The two bills, sponsored by Sen. Anthony Kern, R-Glendale, would target drag shows, despite Kern saying the bills didn’t expressly target drag shows, only “explicit” drag shows.
“My intent is to regulate sexually explicit drag shows,” Kern said Wednesday during a debate about Senate Bill 1030, adding that he loves the movies “Tootsie” and “Mrs. Doubtfire” which both feature men dressed as women.
Kern amended the bill to remove the words “drag performer” but Democratic members and critics of the bill said that the overall vague language of the bill would continue to cause issues for drag shows. Additionally, state statute already exists for protecting children from sexually explicit performances.
The bill received unanimous support from Republican senators, however, Gov. Katie Hobbs has warned that her veto pen will be at the ready to reject any bills that fail to earn bipartisan support, and her chief of staff has dismissed other anti-LGBTQ measures as dead on arrival.
Kern’s other bill, Senate Bill 1028, prohibits a public property from hosting an “adult cabaret performance,” which has historically been limited to strip shows. The bill also bans these performances anywhere else a minor may be able to see them. The first violation is subject to a class 1 misdemeanor, for which the maximum penalty is a $2,500 fine and up to 6 months in jail. A second violation could result in a class 6 felony, with a possible fine of up to $150,000 and a prison sentence as long as two years.
“This is a huge intrusion on the first amendment,” Sen. Anna Hernandez, D-Phoenix, said Thursday. “This bill is requiring that a public entity look at the speech and performance and make a judgment call on the content.”
Hernandez’s comments were echoed by her Democratic colleagues who worried that the bills would “chill” speech.
“It is so broad it could apply to a number of private situations,” Sen. Priya Sundareshan, D-Tucson, said. “It is very unworkable and could serve to hinder the expressions of joy of certain communities and I do not think we should be doing that.”
Kern and his fellow Republicans reiterated that the bills were aimed at “sexually explicit” shows.
Sen. Justine Wadsack, R-Tucson, mentioned the anti-LGBTQ group Gays Against Groomers, as a source of proof for claims of sexually explicit drag shows. The group was founded by former Arsenal Media employee and “Stop the Steal” advocate Jaimee Michell who has posted about wanting “public hangings.”
Senate President Warren Petersen referenced videos that have been circulating online, likely referencing the popular Libs of TikTok account run by Chaya Raichik whose account often posted the locations of drag events which were then stormed by extremists groups like the Proud Boys or a U-Haul full of the white nationalist group Patriot Front.

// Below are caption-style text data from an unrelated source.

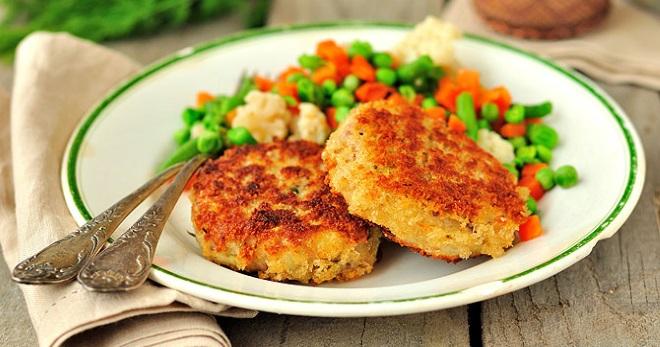 Блюда из рыбного фарша - вкусные рецепты на каждый день и для праздника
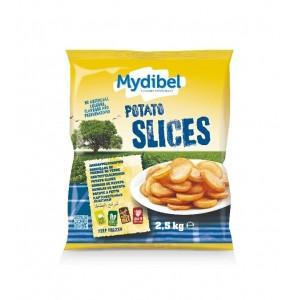 """Πατάτα Προτηγανισμένη Κατεψυγμένη Ροδέλα """"Mydibel"""" (2.5 Kg τεμάχιο / 4 τεμάχια στο κιβώτιο)"""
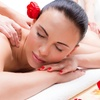 Up to 62% Off Massages, Facials, or Couples Massages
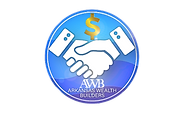 New AWB Logo no back.png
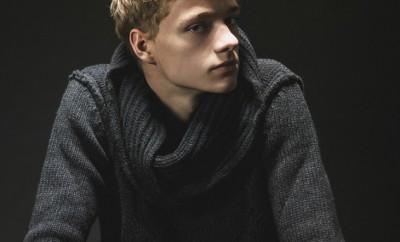 Daniel-Robaszkiewicz-Adrian-Skrzypczynski-01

“We are talking about men wearing bikinis dancing weird, sexually, strangely in front of children,” Petersen said. “If you’ve seen it, you know this stuff is gross, it is disgusting, it is perverse and that is what we are talking about here.”

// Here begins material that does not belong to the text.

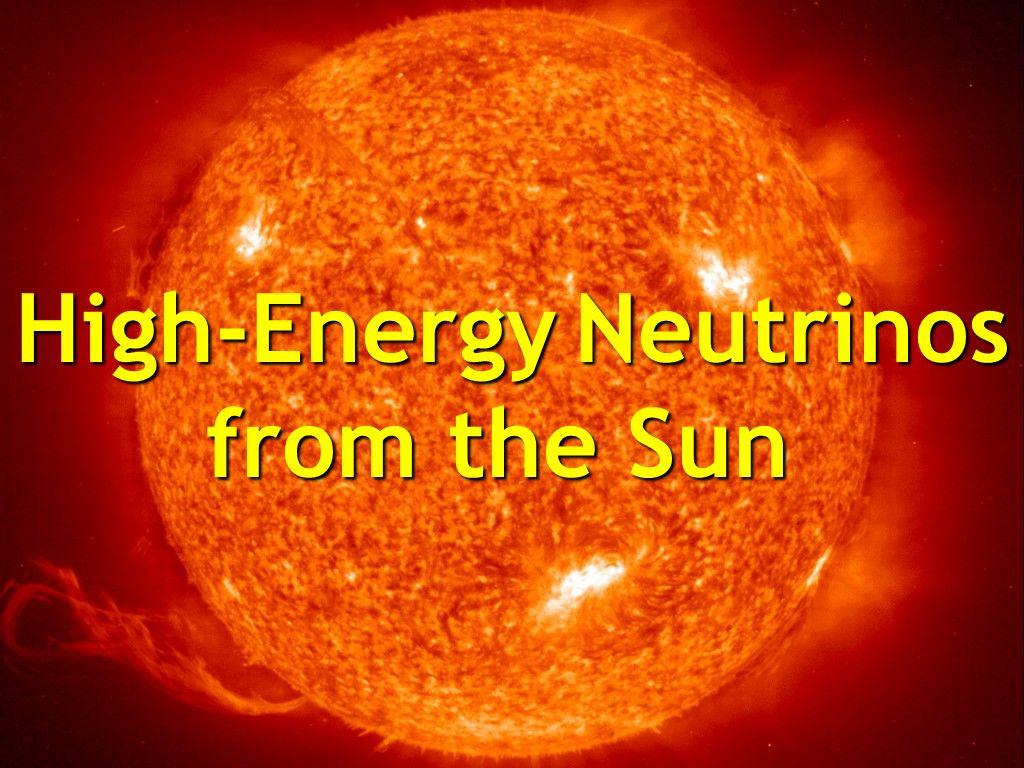 High-Energy Neutrinos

Democratic members said that the bill was not about protecting children, as their Republican colleagues saw it but something else.

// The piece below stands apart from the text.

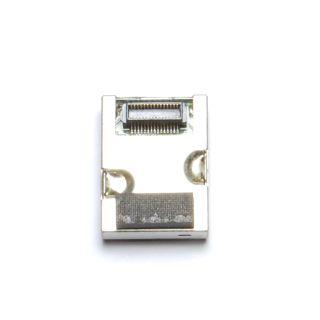 Wireless Card Module PCB Board for Nintendo DS Lite NDSL DSL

“Trying to redefine drag shows as sexually explicit is a direct attack on marginalized communities,” Sen. Juan Mendez, D-Tempe said. “This community will not back down from these kinds of attacks, and these kinds of attacks cannot be sustainable.”
The drag community in Arizona, and nationally, has been facing intense pressure from extremist groups amidst misinformation from groups like Gays Against Groomers and Libs of TikTok attempting to label all drag performers as “groomers” or “pedophiles.”
The FBI and the Tempe Police Department are currently investigating after a bomb threat was made to the LGBTQ-owned Brick Road Coffee shop in Tempe. The shop has been a frequent target of extremist groups and events across the state have been canceled because of threats and protests.
In Texas last summer, a family-friendly drag brunch attracted white nationalists who asked police to kill those inside. In a previous hearing on Senate Bill 1030, Kern said that the event in Texas was the impetus behind his anti-drag bills.
The bills passed out of the Senate along party lines and will head next to the House of Representatives.